Почему я в своем выступлении так часто цитировал стихи Кодара?
Потому что поэт нацелен на диалог с евразийским миром и, следовательно, с нами. Диалог он развертывает по реально существующим проблемам переходного общества. Через его беспощадный самоанализ, обнаженную душу, мы видим, как этот переход сложен и мучителен. Поэт сам чувствует, что некоторые его выводы наивны. Многое ему непонятно. Но он открыт для диалога. И творческие мучения Кодара это приглашение к разговору всех, кому они близки. В его стихах есть строки о великодержавности современной России, что он не приемлет. Для нашего самообразования это особенно полезно. Его стихи это творчество человека, формирующего личность в себе и, следовательно, современное общество.
Поэты, мыслящие как Кодар, да еще пишущие на русском, это наши потенциальные партнеры по межкультурному диалогу. Нам надо суметь услышать их евразийский голос и ответить на открытость. Но давайте расскажем поэту не о великой миссии русской культуры на просторах Евразии, а о том, как мы в России живем, о наших болях и проблемах, потому что, оказывается, нам есть что ему рассказать. И мы увидим, поэт ответит нам, потому что ему есть что ответить. Потому что у него, оказывается, душа разрывается от тех же проблем. На нашу боль он ответит своей болью. И способность родственных душ услышать друг друга и есть основание евразийского диалога культур.
И это основание обязательно сформирует язык, на котором родственные души могли бы общаться.

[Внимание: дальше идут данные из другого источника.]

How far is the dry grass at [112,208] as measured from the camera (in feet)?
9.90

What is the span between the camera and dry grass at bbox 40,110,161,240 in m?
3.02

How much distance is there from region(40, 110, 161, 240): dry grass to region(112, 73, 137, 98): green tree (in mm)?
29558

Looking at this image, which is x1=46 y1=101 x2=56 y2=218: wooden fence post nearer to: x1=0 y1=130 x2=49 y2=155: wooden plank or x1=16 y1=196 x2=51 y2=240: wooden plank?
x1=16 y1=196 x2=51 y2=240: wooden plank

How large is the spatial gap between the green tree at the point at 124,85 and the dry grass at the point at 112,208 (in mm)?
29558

6. Язык евразийского диалога культур. Язык диалога культур не может быть апологетическим. Ничьи достижения не могут оцениваться как абсолютные. Никто и ничто не обладает правом нести абсолютную истину, великую миссию. Культурно-просветительский проект, как его понимали европейские просветители XVIII века, сегодня не возможен.
Язык диалога культур не может быть и критическим. Если чье-то знание не совпадает с нашим, оно не результат невежества. Надо иметь мужество понять основание осмысляемого различия, а не поддаваться эмоциям. Критический элемент в диалоге возможен и желателен, но лишь если он примет форму самокритики.
Язык диалога культур не может быть также понят через то, что мы привыкли называть объективным изображением действительности. Объективность это утопия, да она в развертывании диалога и малополезна. Объективность может иметь место на ранних стадиях подготовки диалога, но вести диалог на языке объективности невозможно.
Язык диалога культур никоим образом не воспринимает себя в качестве какого-то наличного материала, а сам впервые делает диалог возможным. Язык это творческая сфера диалога культур.
Язык диалога культур это попытка встать на точку зрения Другого, которая строится на презумпции абсолютного равенства сторон в диалоге. Язык диалога культур это движение от Я говорящего к оппонирующему Другому и обратно. Возвращение мысли особенно важно, так как к себе движется уже измененное Я. И чем более оно возвращается к месту, откуда начало свое движение в поисках Другого, тем более становится иным, новым, несущим в себе смысл Другого. Через способность встать на точку зрения Другого, измениться и вернуться измененным рождается другое Я как Я Другого, несущее способность к диалогу. Путь Я к себе-другому-диалогичному становится и целью, и основной ценностью в сфере между смыслами меняющегося Я и меняющегося Другого. Поиск этого пути как пути к диалогу является диалогической сущностью языка диалога культур. Следовательно, сущность диалога культур должна постигаться также из диалогической сущности его языка.
Удастся сформировать язык, на котором культурные элиты стран Евразии могли бы разговаривать друг с другом, появятся и реальные сдвиги в межкультурном общении. Тогда и появится общее предчувствие новой культуры, близкой всем живущим на евразийском пространстве. Тогда и возникнет реальный евразийский диалог, которого пока нет. Тогда мы и сможем ответить на основной вопрос нашего Конгресса: "Сможем ли мы не стать чужими?".